*Quellenauszug:*

Was sind Merkmale gebärdensprachlicher mathematischer Begriffe? Dieser Frage wird am Beispiel der Österreichischen Gebärdensprache nachgegangen. Dabei werden Gebärden aus einer semiotischen Sicht betrachtet, die sich auf den Peirceschen Zeichenbegriff bezieht. Insbesondere werden die Ikonizität und die Indexikalität mathematischer Fachgebärden ausdifferenziert und in Beispielen veranschaulicht. Die Untersuchung wird als Grundlagenforschung verstanden, um auf lange Sicht den Zusammenhang zwischen Gebärdensprache und Mathematiklernen sowie einen möglichen Einfluss von Lernen in Gebärdensprache auf mathematische Begriffsbildungsprozesse zu erkunden.

*Aufgabenstellung:* Gib aus dem Quellenauszug zu mathematischen Fachgebärden den Abschnitt wörtlich wieder, der bei den Worten „Was sind Merkmale“ einsetzt und nach „Begriffsbildungsprozesse zu erkunden.“ endet.

*Datenauszug:*
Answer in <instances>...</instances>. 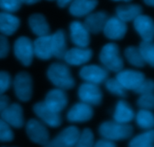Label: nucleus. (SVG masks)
<instances>
[{"label":"nucleus","instance_id":"f8f14e48","mask_svg":"<svg viewBox=\"0 0 154 147\" xmlns=\"http://www.w3.org/2000/svg\"><path fill=\"white\" fill-rule=\"evenodd\" d=\"M0 116L10 126L15 128H20L24 124L23 108L17 103L9 104L0 113Z\"/></svg>","mask_w":154,"mask_h":147},{"label":"nucleus","instance_id":"6e6552de","mask_svg":"<svg viewBox=\"0 0 154 147\" xmlns=\"http://www.w3.org/2000/svg\"><path fill=\"white\" fill-rule=\"evenodd\" d=\"M79 75L85 82L99 85V84L105 82L108 78V70L103 66L87 65L81 68Z\"/></svg>","mask_w":154,"mask_h":147},{"label":"nucleus","instance_id":"72a5a7b5","mask_svg":"<svg viewBox=\"0 0 154 147\" xmlns=\"http://www.w3.org/2000/svg\"><path fill=\"white\" fill-rule=\"evenodd\" d=\"M20 0H0V9L5 12L14 13L20 8Z\"/></svg>","mask_w":154,"mask_h":147},{"label":"nucleus","instance_id":"2eb2a0df","mask_svg":"<svg viewBox=\"0 0 154 147\" xmlns=\"http://www.w3.org/2000/svg\"><path fill=\"white\" fill-rule=\"evenodd\" d=\"M43 102L50 109L60 113L67 106L68 96L65 90L57 88L47 94Z\"/></svg>","mask_w":154,"mask_h":147},{"label":"nucleus","instance_id":"473e14b6","mask_svg":"<svg viewBox=\"0 0 154 147\" xmlns=\"http://www.w3.org/2000/svg\"><path fill=\"white\" fill-rule=\"evenodd\" d=\"M14 139V133L11 126L0 118V141L10 142Z\"/></svg>","mask_w":154,"mask_h":147},{"label":"nucleus","instance_id":"2f4dec72","mask_svg":"<svg viewBox=\"0 0 154 147\" xmlns=\"http://www.w3.org/2000/svg\"><path fill=\"white\" fill-rule=\"evenodd\" d=\"M105 82V88L111 94L121 97H125L126 96V90L116 78H107Z\"/></svg>","mask_w":154,"mask_h":147},{"label":"nucleus","instance_id":"f03ea898","mask_svg":"<svg viewBox=\"0 0 154 147\" xmlns=\"http://www.w3.org/2000/svg\"><path fill=\"white\" fill-rule=\"evenodd\" d=\"M99 134L106 140L116 141L129 139L133 134V128L129 124L119 123L115 121L105 122L99 126Z\"/></svg>","mask_w":154,"mask_h":147},{"label":"nucleus","instance_id":"c9c22d12","mask_svg":"<svg viewBox=\"0 0 154 147\" xmlns=\"http://www.w3.org/2000/svg\"><path fill=\"white\" fill-rule=\"evenodd\" d=\"M154 83L152 79H144L139 86L134 91L138 94H153Z\"/></svg>","mask_w":154,"mask_h":147},{"label":"nucleus","instance_id":"4be33fe9","mask_svg":"<svg viewBox=\"0 0 154 147\" xmlns=\"http://www.w3.org/2000/svg\"><path fill=\"white\" fill-rule=\"evenodd\" d=\"M98 5V0H74L69 5V12L77 18L87 16Z\"/></svg>","mask_w":154,"mask_h":147},{"label":"nucleus","instance_id":"7c9ffc66","mask_svg":"<svg viewBox=\"0 0 154 147\" xmlns=\"http://www.w3.org/2000/svg\"><path fill=\"white\" fill-rule=\"evenodd\" d=\"M94 145V135L90 128H85L80 133L78 140L74 147H93Z\"/></svg>","mask_w":154,"mask_h":147},{"label":"nucleus","instance_id":"4c0bfd02","mask_svg":"<svg viewBox=\"0 0 154 147\" xmlns=\"http://www.w3.org/2000/svg\"><path fill=\"white\" fill-rule=\"evenodd\" d=\"M10 51V44L5 36L0 34V59L5 58Z\"/></svg>","mask_w":154,"mask_h":147},{"label":"nucleus","instance_id":"39448f33","mask_svg":"<svg viewBox=\"0 0 154 147\" xmlns=\"http://www.w3.org/2000/svg\"><path fill=\"white\" fill-rule=\"evenodd\" d=\"M16 96L23 102L29 101L32 95V78L26 72H20L16 75L13 81Z\"/></svg>","mask_w":154,"mask_h":147},{"label":"nucleus","instance_id":"a211bd4d","mask_svg":"<svg viewBox=\"0 0 154 147\" xmlns=\"http://www.w3.org/2000/svg\"><path fill=\"white\" fill-rule=\"evenodd\" d=\"M134 27L143 41H153L154 36V24L150 17L140 14L133 21Z\"/></svg>","mask_w":154,"mask_h":147},{"label":"nucleus","instance_id":"e433bc0d","mask_svg":"<svg viewBox=\"0 0 154 147\" xmlns=\"http://www.w3.org/2000/svg\"><path fill=\"white\" fill-rule=\"evenodd\" d=\"M11 85V78L8 72L0 71V95H4Z\"/></svg>","mask_w":154,"mask_h":147},{"label":"nucleus","instance_id":"0eeeda50","mask_svg":"<svg viewBox=\"0 0 154 147\" xmlns=\"http://www.w3.org/2000/svg\"><path fill=\"white\" fill-rule=\"evenodd\" d=\"M26 131L30 140L44 146L50 140V134L45 124L37 119H32L26 123Z\"/></svg>","mask_w":154,"mask_h":147},{"label":"nucleus","instance_id":"a18cd8bd","mask_svg":"<svg viewBox=\"0 0 154 147\" xmlns=\"http://www.w3.org/2000/svg\"><path fill=\"white\" fill-rule=\"evenodd\" d=\"M48 1H54V0H48Z\"/></svg>","mask_w":154,"mask_h":147},{"label":"nucleus","instance_id":"a19ab883","mask_svg":"<svg viewBox=\"0 0 154 147\" xmlns=\"http://www.w3.org/2000/svg\"><path fill=\"white\" fill-rule=\"evenodd\" d=\"M57 4L60 7L64 8L66 7V6L69 5L74 0H57Z\"/></svg>","mask_w":154,"mask_h":147},{"label":"nucleus","instance_id":"bb28decb","mask_svg":"<svg viewBox=\"0 0 154 147\" xmlns=\"http://www.w3.org/2000/svg\"><path fill=\"white\" fill-rule=\"evenodd\" d=\"M135 116L136 123L139 128L146 131L153 129L154 126V117L151 110L141 109Z\"/></svg>","mask_w":154,"mask_h":147},{"label":"nucleus","instance_id":"b1692460","mask_svg":"<svg viewBox=\"0 0 154 147\" xmlns=\"http://www.w3.org/2000/svg\"><path fill=\"white\" fill-rule=\"evenodd\" d=\"M29 25L32 32L38 36L50 34V26L45 17L42 14H33L29 18Z\"/></svg>","mask_w":154,"mask_h":147},{"label":"nucleus","instance_id":"c756f323","mask_svg":"<svg viewBox=\"0 0 154 147\" xmlns=\"http://www.w3.org/2000/svg\"><path fill=\"white\" fill-rule=\"evenodd\" d=\"M141 55L145 63L153 67L154 65V45L153 41H142L138 47Z\"/></svg>","mask_w":154,"mask_h":147},{"label":"nucleus","instance_id":"37998d69","mask_svg":"<svg viewBox=\"0 0 154 147\" xmlns=\"http://www.w3.org/2000/svg\"><path fill=\"white\" fill-rule=\"evenodd\" d=\"M144 2H145V4H147L149 6L153 7L154 5V0H144Z\"/></svg>","mask_w":154,"mask_h":147},{"label":"nucleus","instance_id":"f257e3e1","mask_svg":"<svg viewBox=\"0 0 154 147\" xmlns=\"http://www.w3.org/2000/svg\"><path fill=\"white\" fill-rule=\"evenodd\" d=\"M50 81L57 88L63 90H69L75 87V81L70 69L63 63H54L47 72Z\"/></svg>","mask_w":154,"mask_h":147},{"label":"nucleus","instance_id":"7ed1b4c3","mask_svg":"<svg viewBox=\"0 0 154 147\" xmlns=\"http://www.w3.org/2000/svg\"><path fill=\"white\" fill-rule=\"evenodd\" d=\"M99 60L105 69L114 72L122 70L124 66L120 48L115 43H108L104 45L99 54Z\"/></svg>","mask_w":154,"mask_h":147},{"label":"nucleus","instance_id":"1a4fd4ad","mask_svg":"<svg viewBox=\"0 0 154 147\" xmlns=\"http://www.w3.org/2000/svg\"><path fill=\"white\" fill-rule=\"evenodd\" d=\"M78 97L81 102L93 107L100 105L103 96L98 85L84 82L78 88Z\"/></svg>","mask_w":154,"mask_h":147},{"label":"nucleus","instance_id":"aec40b11","mask_svg":"<svg viewBox=\"0 0 154 147\" xmlns=\"http://www.w3.org/2000/svg\"><path fill=\"white\" fill-rule=\"evenodd\" d=\"M108 19V15L106 12L97 11L89 14L83 24L90 33L98 34L103 30Z\"/></svg>","mask_w":154,"mask_h":147},{"label":"nucleus","instance_id":"49530a36","mask_svg":"<svg viewBox=\"0 0 154 147\" xmlns=\"http://www.w3.org/2000/svg\"><path fill=\"white\" fill-rule=\"evenodd\" d=\"M150 147H153V146H150Z\"/></svg>","mask_w":154,"mask_h":147},{"label":"nucleus","instance_id":"ea45409f","mask_svg":"<svg viewBox=\"0 0 154 147\" xmlns=\"http://www.w3.org/2000/svg\"><path fill=\"white\" fill-rule=\"evenodd\" d=\"M10 104L9 98L5 95H0V113Z\"/></svg>","mask_w":154,"mask_h":147},{"label":"nucleus","instance_id":"4468645a","mask_svg":"<svg viewBox=\"0 0 154 147\" xmlns=\"http://www.w3.org/2000/svg\"><path fill=\"white\" fill-rule=\"evenodd\" d=\"M93 57V51L87 48L75 47L66 51L63 59L71 66H81L90 60Z\"/></svg>","mask_w":154,"mask_h":147},{"label":"nucleus","instance_id":"9b49d317","mask_svg":"<svg viewBox=\"0 0 154 147\" xmlns=\"http://www.w3.org/2000/svg\"><path fill=\"white\" fill-rule=\"evenodd\" d=\"M116 78L126 91H135L145 79V75L140 71L123 69L117 72Z\"/></svg>","mask_w":154,"mask_h":147},{"label":"nucleus","instance_id":"cd10ccee","mask_svg":"<svg viewBox=\"0 0 154 147\" xmlns=\"http://www.w3.org/2000/svg\"><path fill=\"white\" fill-rule=\"evenodd\" d=\"M154 131L153 129L137 135L129 142V147H150L153 146Z\"/></svg>","mask_w":154,"mask_h":147},{"label":"nucleus","instance_id":"f704fd0d","mask_svg":"<svg viewBox=\"0 0 154 147\" xmlns=\"http://www.w3.org/2000/svg\"><path fill=\"white\" fill-rule=\"evenodd\" d=\"M138 107L142 110H153L154 107V95L153 94H141L137 101Z\"/></svg>","mask_w":154,"mask_h":147},{"label":"nucleus","instance_id":"c85d7f7f","mask_svg":"<svg viewBox=\"0 0 154 147\" xmlns=\"http://www.w3.org/2000/svg\"><path fill=\"white\" fill-rule=\"evenodd\" d=\"M125 57L131 65L135 67H143L145 62L143 60L138 48L135 46H129L125 49Z\"/></svg>","mask_w":154,"mask_h":147},{"label":"nucleus","instance_id":"6ab92c4d","mask_svg":"<svg viewBox=\"0 0 154 147\" xmlns=\"http://www.w3.org/2000/svg\"><path fill=\"white\" fill-rule=\"evenodd\" d=\"M34 54L35 57L43 60H47L53 57L52 41L51 35L38 36L33 42Z\"/></svg>","mask_w":154,"mask_h":147},{"label":"nucleus","instance_id":"c03bdc74","mask_svg":"<svg viewBox=\"0 0 154 147\" xmlns=\"http://www.w3.org/2000/svg\"><path fill=\"white\" fill-rule=\"evenodd\" d=\"M114 1H123V2H130L132 1V0H114Z\"/></svg>","mask_w":154,"mask_h":147},{"label":"nucleus","instance_id":"dca6fc26","mask_svg":"<svg viewBox=\"0 0 154 147\" xmlns=\"http://www.w3.org/2000/svg\"><path fill=\"white\" fill-rule=\"evenodd\" d=\"M93 116V107L83 102L72 106L67 113V119L73 123H82L90 120Z\"/></svg>","mask_w":154,"mask_h":147},{"label":"nucleus","instance_id":"9d476101","mask_svg":"<svg viewBox=\"0 0 154 147\" xmlns=\"http://www.w3.org/2000/svg\"><path fill=\"white\" fill-rule=\"evenodd\" d=\"M33 111L45 125L52 128H57L62 124L60 113L50 109L44 102L36 103L33 107Z\"/></svg>","mask_w":154,"mask_h":147},{"label":"nucleus","instance_id":"f3484780","mask_svg":"<svg viewBox=\"0 0 154 147\" xmlns=\"http://www.w3.org/2000/svg\"><path fill=\"white\" fill-rule=\"evenodd\" d=\"M70 38L74 45L77 47L87 48L90 42V32L84 24L80 21H73L70 24Z\"/></svg>","mask_w":154,"mask_h":147},{"label":"nucleus","instance_id":"20e7f679","mask_svg":"<svg viewBox=\"0 0 154 147\" xmlns=\"http://www.w3.org/2000/svg\"><path fill=\"white\" fill-rule=\"evenodd\" d=\"M14 52L15 57L23 65L29 66L35 56L33 42L26 36H20L14 42Z\"/></svg>","mask_w":154,"mask_h":147},{"label":"nucleus","instance_id":"58836bf2","mask_svg":"<svg viewBox=\"0 0 154 147\" xmlns=\"http://www.w3.org/2000/svg\"><path fill=\"white\" fill-rule=\"evenodd\" d=\"M93 147H117L114 141L106 140V139H101L94 143Z\"/></svg>","mask_w":154,"mask_h":147},{"label":"nucleus","instance_id":"423d86ee","mask_svg":"<svg viewBox=\"0 0 154 147\" xmlns=\"http://www.w3.org/2000/svg\"><path fill=\"white\" fill-rule=\"evenodd\" d=\"M80 130L75 126H69L49 140L43 147H74L80 135Z\"/></svg>","mask_w":154,"mask_h":147},{"label":"nucleus","instance_id":"5701e85b","mask_svg":"<svg viewBox=\"0 0 154 147\" xmlns=\"http://www.w3.org/2000/svg\"><path fill=\"white\" fill-rule=\"evenodd\" d=\"M135 113L126 101L120 100L117 103L114 113V121L123 124H129L135 118Z\"/></svg>","mask_w":154,"mask_h":147},{"label":"nucleus","instance_id":"412c9836","mask_svg":"<svg viewBox=\"0 0 154 147\" xmlns=\"http://www.w3.org/2000/svg\"><path fill=\"white\" fill-rule=\"evenodd\" d=\"M20 24V19L8 12H0V34L8 36L18 30Z\"/></svg>","mask_w":154,"mask_h":147},{"label":"nucleus","instance_id":"79ce46f5","mask_svg":"<svg viewBox=\"0 0 154 147\" xmlns=\"http://www.w3.org/2000/svg\"><path fill=\"white\" fill-rule=\"evenodd\" d=\"M22 3H25L27 5H32L40 2V0H20Z\"/></svg>","mask_w":154,"mask_h":147},{"label":"nucleus","instance_id":"393cba45","mask_svg":"<svg viewBox=\"0 0 154 147\" xmlns=\"http://www.w3.org/2000/svg\"><path fill=\"white\" fill-rule=\"evenodd\" d=\"M51 35L53 57L57 59H63L67 51L66 33L63 30H58Z\"/></svg>","mask_w":154,"mask_h":147},{"label":"nucleus","instance_id":"ddd939ff","mask_svg":"<svg viewBox=\"0 0 154 147\" xmlns=\"http://www.w3.org/2000/svg\"><path fill=\"white\" fill-rule=\"evenodd\" d=\"M105 36L111 40H120L124 38L127 32V26L125 22L117 16L108 18L103 30Z\"/></svg>","mask_w":154,"mask_h":147},{"label":"nucleus","instance_id":"a878e982","mask_svg":"<svg viewBox=\"0 0 154 147\" xmlns=\"http://www.w3.org/2000/svg\"><path fill=\"white\" fill-rule=\"evenodd\" d=\"M142 14V8L139 5H122L116 9V16L123 22L133 21L135 18Z\"/></svg>","mask_w":154,"mask_h":147}]
</instances>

*Lösung:*
Was sind Merkmale gebärdensprachlicher mathematischer Begriffe? Dieser Frage wird am Beispiel der Österreichischen Gebärdensprache nachgegangen. Dabei werden Gebärden aus einer semiotischen Sicht betrachtet, die sich auf den Peirceschen Zeichenbegriff bezieht. Insbesondere werden die Ikonizität und die Indexikalität mathematischer Fachgebärden ausdifferenziert und in Beispielen veranschaulicht. Die Untersuchung wird als Grundlagenforschung verstanden, um auf lange Sicht den Zusammenhang zwischen Gebärdensprache und Mathematiklernen sowie einen möglichen Einfluss von Lernen in Gebärdensprache auf mathematische Begriffsbildungsprozesse zu erkunden.